Chanukah challenges our entrenched notion of Jewish strength. We generally associate Jewish strength with spiritual strength – with a steadfast devotion to our heritage; a stubborn willingness to sacrifice for our beliefs, and our refusal to abandon Jewish beliefs at any cost. After all, after almost two thousand years of exile, we have scant examples of any other type of Jewish strength.

Yet, the Torah clearly envisions a very different type of strength. God wants the Jewish people to have not just spiritual strength, but physical strength as well. He wishes us to develop economic strength, academic strength, and personal and military strength. And, while we celebrate the miracle of the candles and the spirituality of Chanukah, we would never have kindled those lights were it not for the willingness of the Maccabis to fight for their independence.

This notion of Jewish strength appears in our Parshah. The Torah tells us that when Yosef brings his family to Egypt, ומקצה אחיו לקח -- "some of his brothers he took" to present to the king. Which brothers does he bring? Why does he only bring some of them, and not them all?
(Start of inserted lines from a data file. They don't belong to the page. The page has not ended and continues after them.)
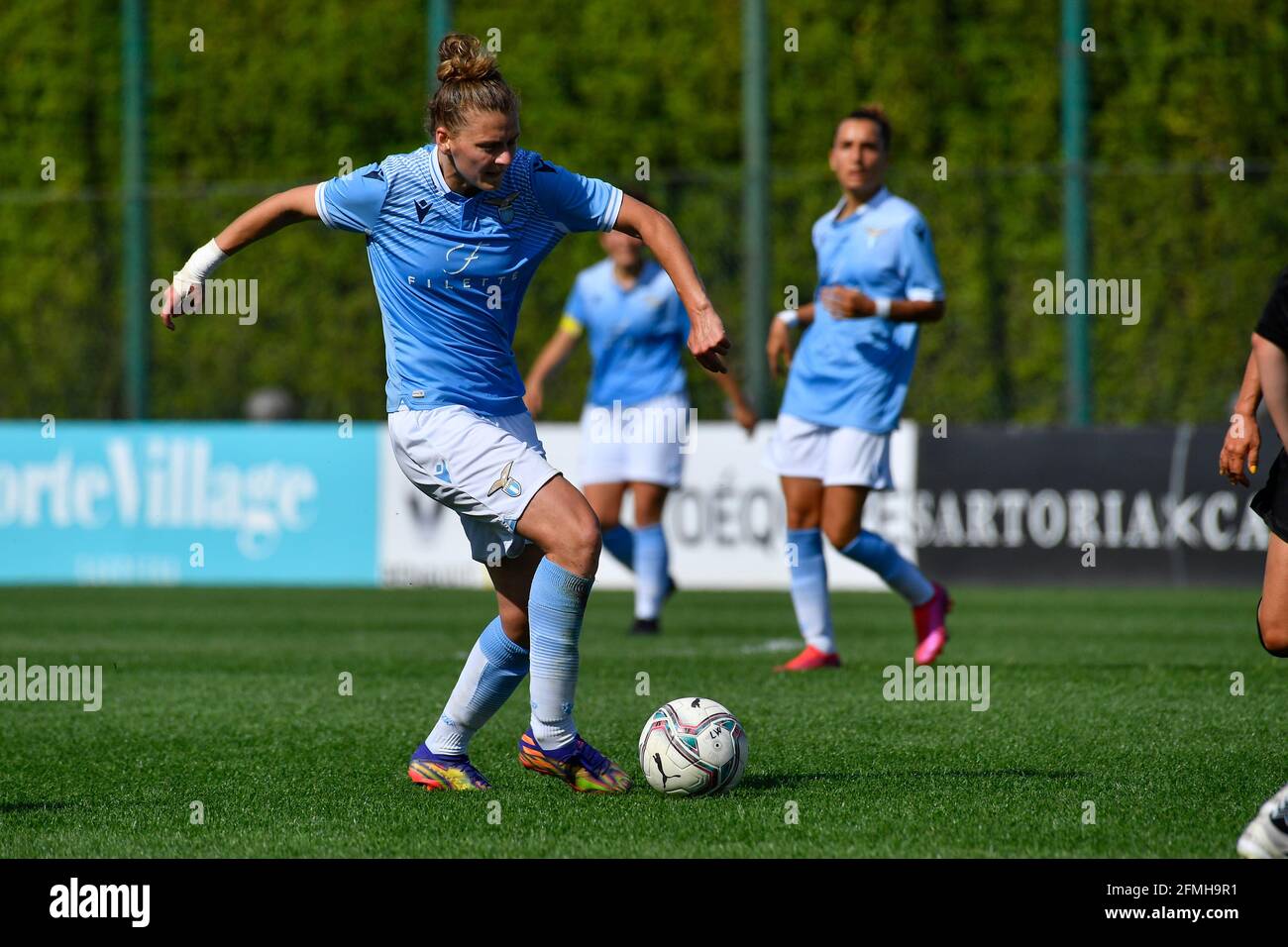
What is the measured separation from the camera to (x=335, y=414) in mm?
19531

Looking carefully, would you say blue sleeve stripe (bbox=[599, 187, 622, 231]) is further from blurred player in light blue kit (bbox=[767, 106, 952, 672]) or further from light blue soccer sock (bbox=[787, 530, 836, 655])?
light blue soccer sock (bbox=[787, 530, 836, 655])

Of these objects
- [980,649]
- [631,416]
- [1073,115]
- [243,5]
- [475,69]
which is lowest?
[980,649]

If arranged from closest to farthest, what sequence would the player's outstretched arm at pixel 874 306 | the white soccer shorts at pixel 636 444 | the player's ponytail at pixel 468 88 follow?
the player's ponytail at pixel 468 88 → the player's outstretched arm at pixel 874 306 → the white soccer shorts at pixel 636 444

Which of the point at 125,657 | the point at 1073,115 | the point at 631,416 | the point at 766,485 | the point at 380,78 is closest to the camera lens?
the point at 125,657

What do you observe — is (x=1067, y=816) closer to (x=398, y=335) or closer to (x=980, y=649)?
(x=398, y=335)

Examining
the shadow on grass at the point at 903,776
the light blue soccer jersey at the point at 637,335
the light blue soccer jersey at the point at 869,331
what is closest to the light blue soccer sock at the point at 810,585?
the light blue soccer jersey at the point at 869,331

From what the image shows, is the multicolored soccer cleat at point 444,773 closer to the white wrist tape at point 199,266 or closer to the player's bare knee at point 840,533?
A: the white wrist tape at point 199,266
Rashi presents two options, first suggesting that Yosef brings the weakest of his brothers before the Phar'oh, because he worries that if Phar'oh would see the stronger, more powerful brothers, he would draft them to lead his military. (It's interesting to note that Yosef makes a great effort to separate and shield his family from the larger Egyptian society.) So who are the weaker brothers? They are Reuven, Shimon, Levi, Yissachar and Binyamin - the brothers Moshe only names once and not twice in his final blessings in the Torah.
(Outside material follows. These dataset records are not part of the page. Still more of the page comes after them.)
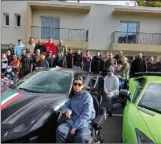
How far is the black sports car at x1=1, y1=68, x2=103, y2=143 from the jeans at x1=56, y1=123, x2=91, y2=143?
0.28m

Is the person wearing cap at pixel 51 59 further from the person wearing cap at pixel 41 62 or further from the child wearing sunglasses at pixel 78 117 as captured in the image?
the child wearing sunglasses at pixel 78 117

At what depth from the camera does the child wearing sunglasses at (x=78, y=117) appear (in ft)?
13.2

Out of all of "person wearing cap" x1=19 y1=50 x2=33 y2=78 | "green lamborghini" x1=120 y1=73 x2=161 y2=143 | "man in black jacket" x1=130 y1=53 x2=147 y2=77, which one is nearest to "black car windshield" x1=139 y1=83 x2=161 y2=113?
"green lamborghini" x1=120 y1=73 x2=161 y2=143

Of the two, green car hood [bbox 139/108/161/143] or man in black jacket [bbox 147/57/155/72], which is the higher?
man in black jacket [bbox 147/57/155/72]

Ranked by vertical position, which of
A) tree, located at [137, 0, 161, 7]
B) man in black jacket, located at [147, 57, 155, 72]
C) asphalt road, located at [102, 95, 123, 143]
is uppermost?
tree, located at [137, 0, 161, 7]

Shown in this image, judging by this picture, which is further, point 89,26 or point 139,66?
point 89,26

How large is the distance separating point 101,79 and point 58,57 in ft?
12.1

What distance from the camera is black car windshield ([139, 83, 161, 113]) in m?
4.74

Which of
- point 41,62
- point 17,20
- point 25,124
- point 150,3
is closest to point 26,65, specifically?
point 41,62

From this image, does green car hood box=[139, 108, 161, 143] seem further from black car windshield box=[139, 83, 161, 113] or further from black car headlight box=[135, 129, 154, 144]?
black car windshield box=[139, 83, 161, 113]

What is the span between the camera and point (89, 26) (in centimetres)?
1938

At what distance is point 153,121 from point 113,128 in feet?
7.68

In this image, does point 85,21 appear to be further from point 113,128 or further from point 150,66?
point 113,128

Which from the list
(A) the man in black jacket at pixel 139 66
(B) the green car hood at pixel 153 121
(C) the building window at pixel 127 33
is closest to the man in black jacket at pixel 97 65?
(A) the man in black jacket at pixel 139 66
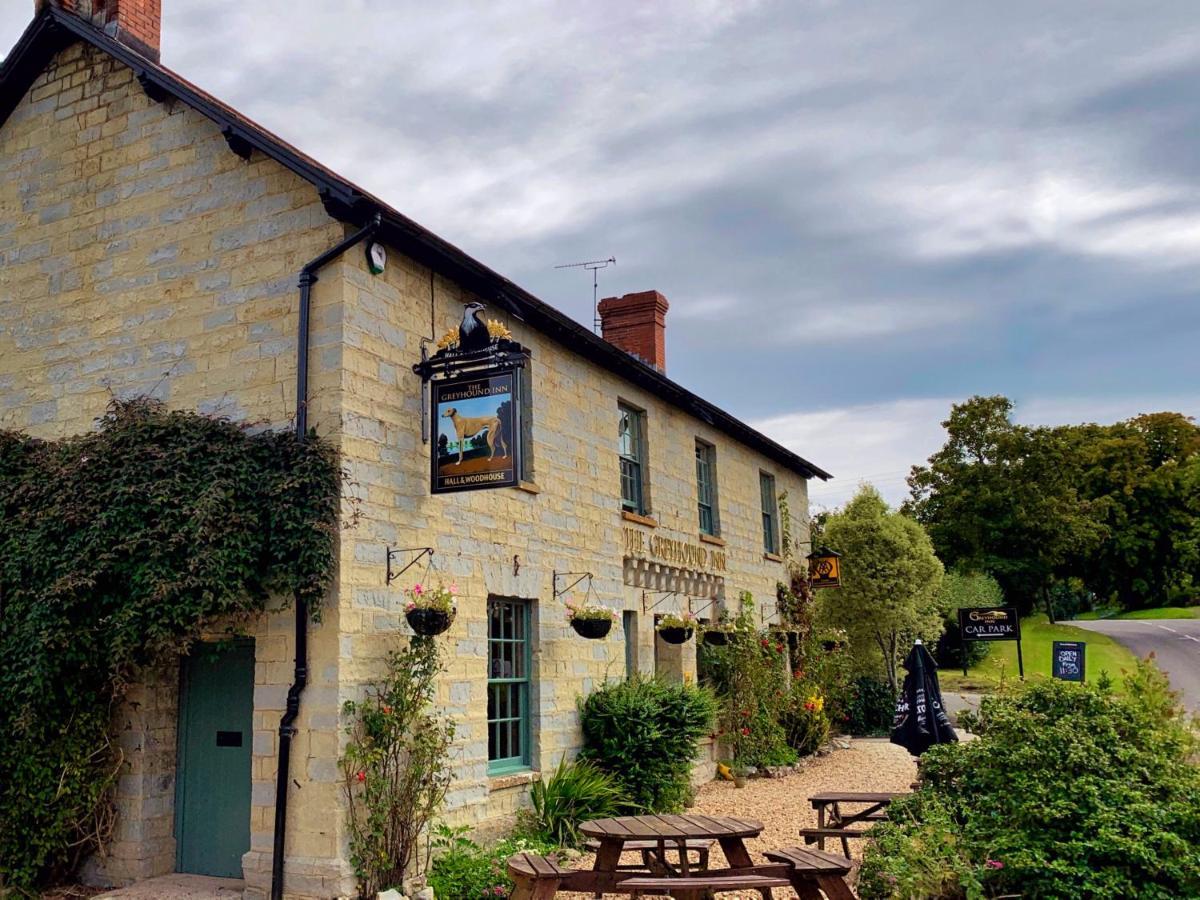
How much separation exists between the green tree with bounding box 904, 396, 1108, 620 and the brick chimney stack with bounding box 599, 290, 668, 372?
91.2 ft

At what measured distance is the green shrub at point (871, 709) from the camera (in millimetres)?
→ 22094

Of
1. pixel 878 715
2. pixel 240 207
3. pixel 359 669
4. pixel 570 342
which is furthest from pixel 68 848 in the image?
pixel 878 715

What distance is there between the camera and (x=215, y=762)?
8742 mm

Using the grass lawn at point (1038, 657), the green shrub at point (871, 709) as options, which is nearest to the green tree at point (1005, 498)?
the grass lawn at point (1038, 657)

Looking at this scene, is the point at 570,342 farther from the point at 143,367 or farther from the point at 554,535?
the point at 143,367

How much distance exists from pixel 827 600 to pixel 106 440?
18580 mm

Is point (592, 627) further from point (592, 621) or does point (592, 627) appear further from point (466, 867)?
point (466, 867)

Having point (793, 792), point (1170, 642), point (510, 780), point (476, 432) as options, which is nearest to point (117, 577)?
point (476, 432)

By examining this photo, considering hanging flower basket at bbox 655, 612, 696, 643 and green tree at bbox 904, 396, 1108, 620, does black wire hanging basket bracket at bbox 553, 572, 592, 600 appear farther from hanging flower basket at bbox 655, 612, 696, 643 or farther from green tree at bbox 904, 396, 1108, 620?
green tree at bbox 904, 396, 1108, 620

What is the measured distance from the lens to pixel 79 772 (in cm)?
820

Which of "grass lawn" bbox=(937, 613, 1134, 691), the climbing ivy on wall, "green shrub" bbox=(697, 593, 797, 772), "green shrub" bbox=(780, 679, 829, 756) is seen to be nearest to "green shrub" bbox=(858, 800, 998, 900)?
the climbing ivy on wall

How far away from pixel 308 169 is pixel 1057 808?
24.1 ft

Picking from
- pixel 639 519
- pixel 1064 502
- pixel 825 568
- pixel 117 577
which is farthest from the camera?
pixel 1064 502

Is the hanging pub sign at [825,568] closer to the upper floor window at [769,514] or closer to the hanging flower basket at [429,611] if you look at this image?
the upper floor window at [769,514]
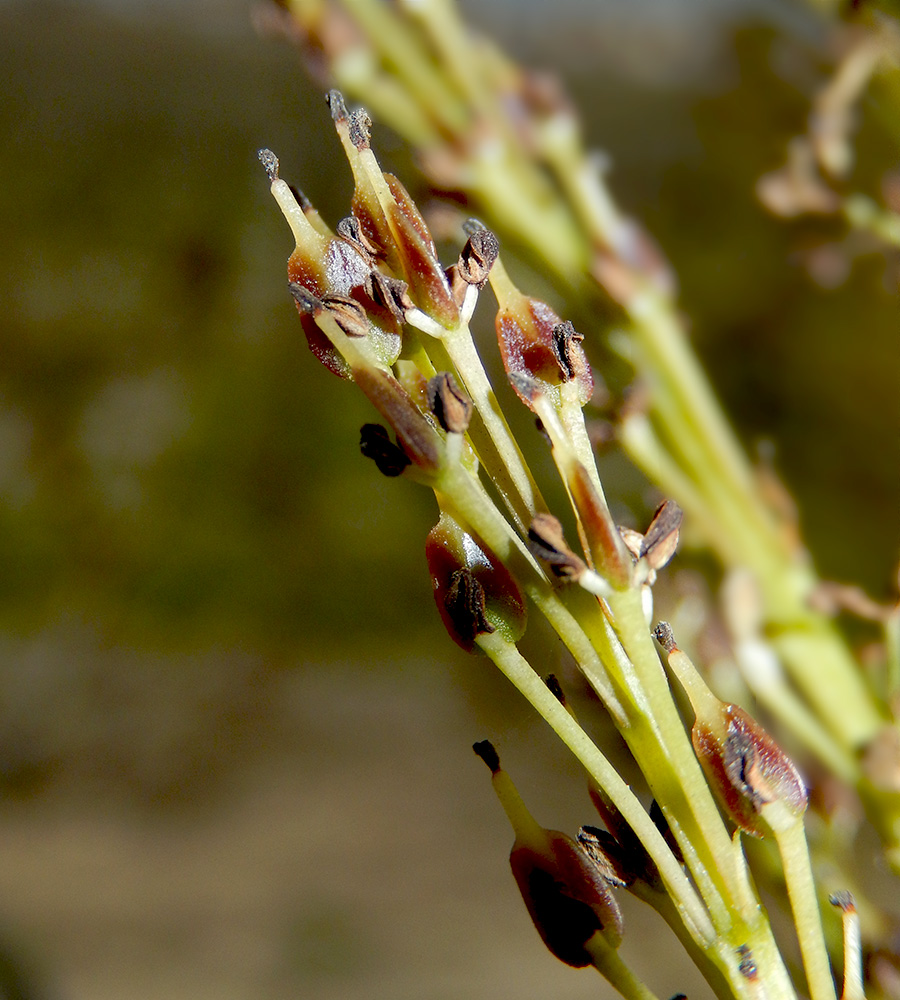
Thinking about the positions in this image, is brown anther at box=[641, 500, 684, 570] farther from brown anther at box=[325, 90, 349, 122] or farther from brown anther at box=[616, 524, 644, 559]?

What surprises me most about this list are the second two names: Shimon and Levi. These very same brothers single-handedly wiped out the entire city of Shechem - albeit after mass circumcision. Still - these are the weak brothers?!

It makes me wonder just how powerfully strong the other brothers must have been.

Tuesday, December 4, 2007

Table Talk -- Miketz 5768

In his 17th Meditation, Anglican Priest John Donne writes of “for whom the bells tolls,” using the imagery of the ringing bell to signify God’s call to action. He explains,

No man is an island, entire of itself; every man is a piece of the continent, a part of the main. If a clod be washed away by the sea, Europe is the less, as well as if a promontory were, as well as if a manor of thy friend's or of thine own were: any man's death diminishes me, because I am involved in mankind, and therefore never send to know for whom the bell tolls; it tolls for thee.”
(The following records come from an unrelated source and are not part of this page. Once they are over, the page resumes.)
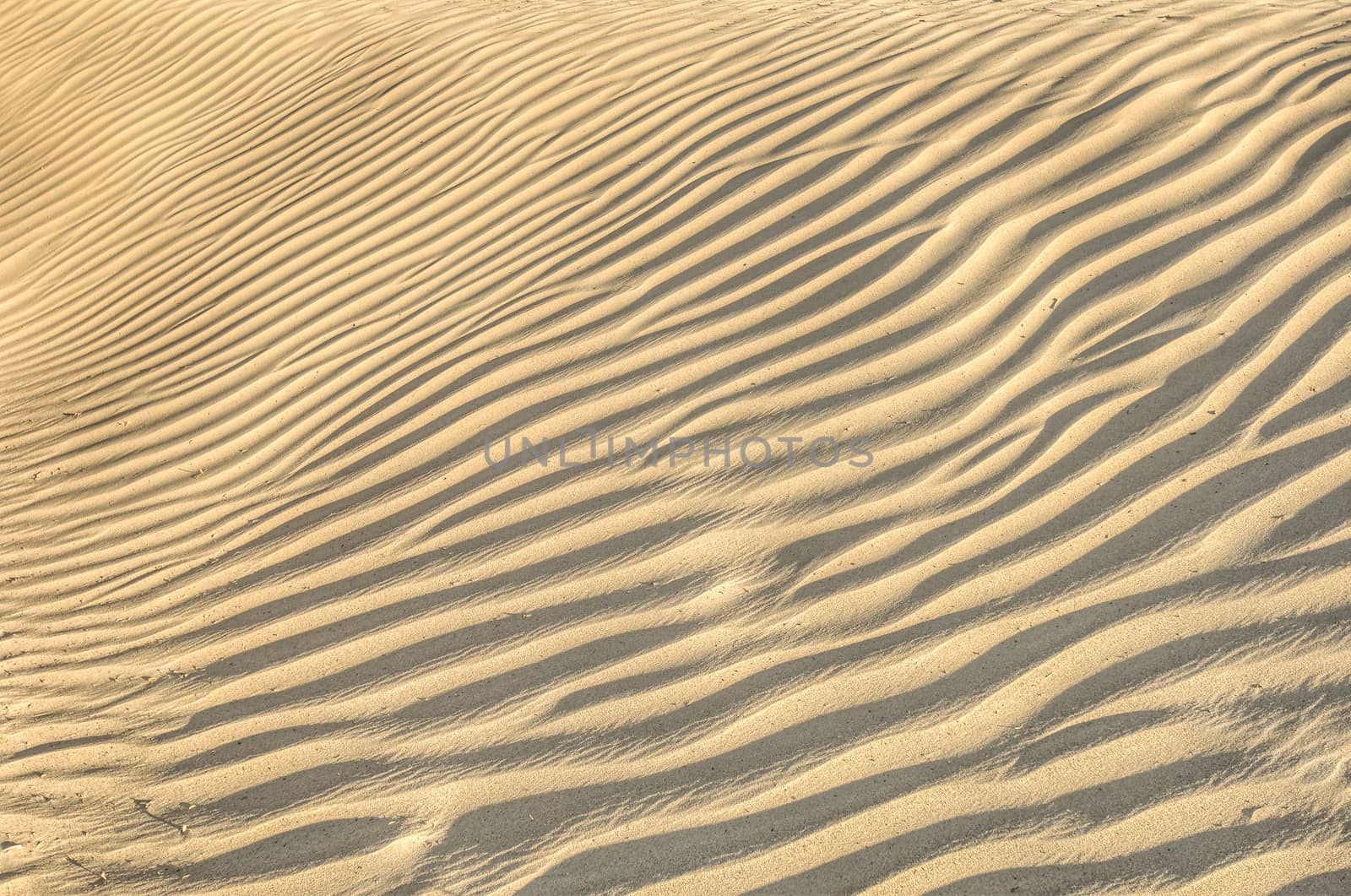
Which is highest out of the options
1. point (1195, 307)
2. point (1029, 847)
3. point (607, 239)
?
point (607, 239)

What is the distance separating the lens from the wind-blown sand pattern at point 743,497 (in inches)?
86.6

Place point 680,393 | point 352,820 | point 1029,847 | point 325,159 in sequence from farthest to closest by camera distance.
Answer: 1. point 325,159
2. point 680,393
3. point 352,820
4. point 1029,847

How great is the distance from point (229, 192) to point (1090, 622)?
447 cm

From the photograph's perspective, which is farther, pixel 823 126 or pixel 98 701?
pixel 823 126

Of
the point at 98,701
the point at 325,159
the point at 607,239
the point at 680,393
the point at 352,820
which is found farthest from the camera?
the point at 325,159

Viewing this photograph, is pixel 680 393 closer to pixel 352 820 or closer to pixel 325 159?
pixel 352 820

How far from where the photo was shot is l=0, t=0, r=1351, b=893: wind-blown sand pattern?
2.20 metres

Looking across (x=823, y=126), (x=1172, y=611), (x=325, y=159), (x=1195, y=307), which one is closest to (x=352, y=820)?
(x=1172, y=611)

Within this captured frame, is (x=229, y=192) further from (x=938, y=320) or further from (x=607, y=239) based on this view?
(x=938, y=320)

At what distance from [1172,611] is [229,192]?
4.59 m

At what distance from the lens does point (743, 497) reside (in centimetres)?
285

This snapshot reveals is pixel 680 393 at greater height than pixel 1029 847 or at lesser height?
greater

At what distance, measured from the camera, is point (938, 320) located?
3162 mm

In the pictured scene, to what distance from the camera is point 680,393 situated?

The imagery of the bell strikes us strongly (pun intended), and really works as metaphor for a personal message from God. God does indeed ring a personal bell for each of us, and it’s up to us to listen and hear that toll when it comes. Yet, from where does Donne derive this image? Does he make it up on his own? Far from it. He lifts the powerful language from our parshah.

The Torah tells us that one night Par’oh dreams two disturbing dreams that he cannot understand. The thin cows eat the fat cows; the weak stalks eat the strong stalks – and yet he cannot fathom their meaning. These powerful dreams haunt Par’oh to the point that he even unearths a Hebrew slave – Yosef - from prison to interpret them. In describing Par’oh’s state of mind, the Torah uses wonderful language, telling us, ויהי בבקר ותפעם רוחו – “and it was in the morning, and his spirit was troubled.” (41:8)

The Midrash, wondering about the meaning of the word ותפעם – which we translate as “and was troubled,” explains that it means that היתה מקשת עליו כפעמון הזה – “that [the dream] was beating upon him like a bell.” (The word ותפעם shares the same root as the word פעמון – bell.) Apparently, the bell did indeed toll – but it tolled first for Par’oh in Egypt.